Het uitzetten van overtollige kasmiddelen

Door het Rijk is bepaald dat het uitzetten van overtollige geldmiddelen uitsluitend mag geschieden bij het Rijk zelf, het zogenaamde Schatkistbankieren.

Valutarisicobeheer

Valutarisico’s worden uitgesloten door uitsluitende leningen te verstekken, aan te gaan of te garanderen in euro's.

Koersrisicobeheer

De gemeente maakte bij uitzettingen uitsluitend gebruik van rekening courant, spaarrekening, daggeld, deposito's, obligaties en garantieproducten. Op dit moment is dit niet meer aan de orde vanwege de verplichting tot schatkistbankieren.

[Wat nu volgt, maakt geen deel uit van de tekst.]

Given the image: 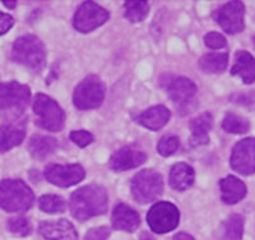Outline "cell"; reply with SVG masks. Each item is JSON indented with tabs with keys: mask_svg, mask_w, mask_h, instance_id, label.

Ontwikkeling financieringsstructuur

De ontwikkeling van de financieringsstructuur was in 2021 als volgt:

 

01-01-2021

31-12-2021

Vaste activa

€ 26.161.401

€ 27.954.804

Eigen vermogen

€ 23.449.798

€ 25.609.304

Voorzieningen

€ 2.882.164

€ 1.689.234

Langlopende leningen

€ 0

€ 0

Rentekosten verbonden aan de financieringsfunctie

In de jaarrekening 2021 zijn de navolgende rentekosten verwerkt, die zijn verbonden aan de financieringsfunctie:

Rente kortlopende leningen incl. boetes

€ 0

Rente opgenomen langlopende leningen

€ 0

Rente eigen financieringsmiddelen (bespaarde rente)

€ 0

Totaal

€ 0

Deze rentelasten worden in principe door middel van de rente-omslagmethode toegerekend aan de verschillende programma’s.